ROTOVIC is a laundry business specializing in work uniforms and uniform rental. It is a pioneer in the use of fire-resistant uniforms, operates in an environmentally friendly fashion – such as by recycling water – and has 235 employees. Its goal is to concentrate increasingly on health and safety services by expanding rentals of protective work uniforms, providing industrial laundry services, and maintaining safety equipment.

Messeret Belihu, "Ras Amba Hotel", Ethiopia

A well-known three-star hotel, Ras Amba, employs 65 people, over half of whom are women. The hotel also has a restaurant, a wedding and meeting hall, a catering service and an airport shuttle service. With the aim of attaining four-star status, Messeret Belihu recently purchased additional land, and construction has begun on an expansion.

Augustine E. Hammond, "Jem Afrik Creations Ltd", Ghana

Jem Afrik designs and produces afro-ethnic clothing ranging from casual wear to business apparel to evening dresses. It began with a single employee behind a rented sewing machine in 1986, and now has 55 permanent employees. It has trained and mentored 15 workers who have set up their own businesses and function as subcontractors, and also has registered sales representatives in the United States, the Caribbean, and southern Africa.

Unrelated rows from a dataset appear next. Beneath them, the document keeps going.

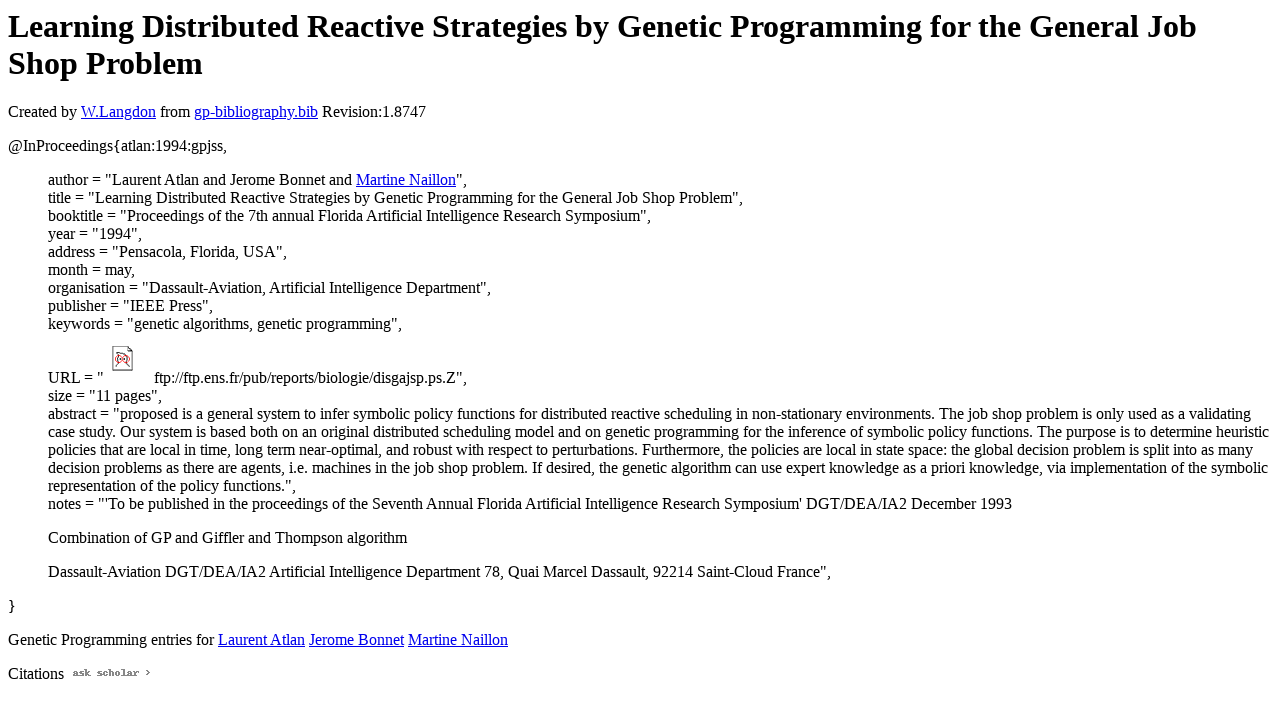

--- FILE ---
content_type: text/html; charset=UTF-8
request_url: http://gpbib.cs.ucl.ac.uk/gp-html/atlan_1994_gpjss.html
body_size: 3823
content:
<!DOCTYPE HTML PUBLIC "-//W3C//DTD HTML 4.0 Transitional//EN">
<HTML lang="en">
<!--Converted with bib2html.awk $Revision: 1.98 $ http://www.cs.ucl.ac.uk/staff/W.Langdon!-->
<HEAD>
<TITLE> Learning Distributed Reactive Strategies by Genetic                  Programming for the General Job Shop Problem </TITLE>
<meta name="viewport" content="width=device-width, initial-scale=1">
<meta name="description" content="genetic programming">
<meta name="description" content="computer science artificial intelligence genetic algorithms, genetic programming reference">
<meta name="description" content="learning distributed reactive strategies by genetic                  programming for the general job shop problem">
<meta name="resource-type" content="document">
<meta name="distribution" content="global">
</HEAD>
<BODY>
<P>
<H1> Learning Distributed Reactive Strategies by Genetic                  Programming for the General Job Shop Problem </H1>
<P>
Created by <A href="http://www.cs.ucl.ac.uk/staff/W.Langdon">W.Langdon</a> from
<a href="../gp-bibliography.bib">gp-bibliography.bib</a> Revision:1.8747
<P>
<P>
<dl>

<dt>@InProceedings{atlan:1994:gpjss,</dt>
<ul style="list-style: none">
<li>
  author =       "Laurent Atlan and Jerome Bonnet and <a href="https://comining.com/management.php">Martine Naillon</a>",
<li>
  title =        "Learning Distributed Reactive Strategies by Genetic
Programming for the General Job Shop Problem",
<li>
  booktitle =    "Proceedings of the 7th annual Florida Artificial
Intelligence Research Symposium",
<li>
  year =         "1994",
<li>
  address =      "Pensacola, Florida, USA",
<li>
  month =        may,
<li>
  organisation = "Dassault-Aviation, Artificial Intelligence
Department",
<li>
  publisher =    "IEEE Press",
<li>
  keywords =     "genetic algorithms, genetic programming",
<li>
  URL =          "<a href="../cache/bin/cache.php?atlan:1994:gpjss,ftp___ftp.ens.fr_pub_reports_biologie_disgajsp.ps.Z,ftp://ftp.ens.fr/pub/reports/biologie/disgajsp.ps.Z"><IMG BORDER=0 ISMAP SRC="../ps.gif"></a>ftp://ftp.ens.fr/pub/reports/biologie/disgajsp.ps.Z",
<li>
  size =         "11 pages",
<li>
  abstract =     "proposed is a general system to infer symbolic policy
functions for distributed reactive scheduling in
non-stationary environments. The job shop problem is
only used as a validating case study. Our system is
based both on an original distributed scheduling model
and on genetic programming for the inference of
symbolic policy functions. The purpose is to determine
heuristic policies that are local in time, long term
near-optimal, and robust with respect to perturbations.
Furthermore, the policies are local in state space: the
global decision problem is split into as many decision
problems as there are agents, i.e. machines in the job
shop problem. If desired, the genetic algorithm can use
expert knowledge as a priori knowledge, via
implementation of the symbolic representation of the
policy functions.",
<li>
  notes =        "'To be published in the proceedings of the Seventh
Annual Florida Artificial Intelligence Research
Symposium' DGT/DEA/IA2 December 1993
<p>
Combination of GP and Giffler and Thompson
algorithm
<p>
Dassault-Aviation DGT/DEA/IA2 Artificial Intelligence
Department 78, Quai Marcel Dassault, 92214 Saint-Cloud
France",
</ul>
<dt>}</dt></dl>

Paully Apea-Kubi, "Ebenut Ghana Ltd", Ghana

This firm produces and packages dried fruits, nuts, and vegetables. These include coconut, mango, papaya, pineapple, banana, eggplant, tomatoes, peppers, and spicy plantain chips. Ebenut Ghana ships 10 tons of these products every five weeks to the United Kingdom, the United States, and Senegal. Domestic sales are also extensive. The firm´s goal is to triple its current output.

Irene Bacchus-Holder, "Irene´s Creative Handicraft", Guyana

This business, which now employs five people, began when Ms. Bacchus-Holder offered gifts made of wood from Guyana´s rain forest to several friends. They encouraged her to produce and sell similar items, and when she showed samples to a leading shop it immediately placed an order. The handicrafts are decorative or functional, are based on original designs, and are made of rare – but not endangered – native wood species. Often they are used as corporate gifts.

Sana Zaal Burgan, "Med Grant", Jordan

Med Grant promotes medical services in Jordan, especially to international "medical tourism" clients. Its activities are focused on a website called JoHealth.com, through which patients from around the world can obtain accurate and trustworthy information and arrange for treatment within the country. It summarizes scientific research carried out by Jordanian doctors and provides a marketplace where buyers of medical equipment can find suppliers. It also does charity work, particularly related to disease prevention, cancer, drugs, and women´s health. The business has an estimated value of US$450,000.

Sapphira Nyabunwa, "Safi Cleaning Services Ltd", Uganda

This firm provides professional cleaning services, including lawn cleaning, fumigation, garbage collection, dry cleaning, and commercial laundry work. Its corporate clientele include Shell Uganda, Stanbic Bank, Total Uganda, the World Food Programme, Celtel Uganda, Uganda Telecom, three major hospitals and the British High Commission. It has 800 employees around the country and a monthly turnover of US$88,000.

Emelda Nyasha Nyamupingidza, "Nyaya Industries t/a Zesk Products", Zimbabwe

Nyaya Industries makes candles and polishing products, and has registered affiliates in Mozambique and Malawi. Its founder, a trained chemist, started the business after she noticed a dearth of quality candles and polishes in Zimbabwe in the early 1990s. She considers the country´s current economic hardships as "a challenge, not a deterrent." Her business now employs more than 150 people and each month exports 56 tons of candles to Malawi.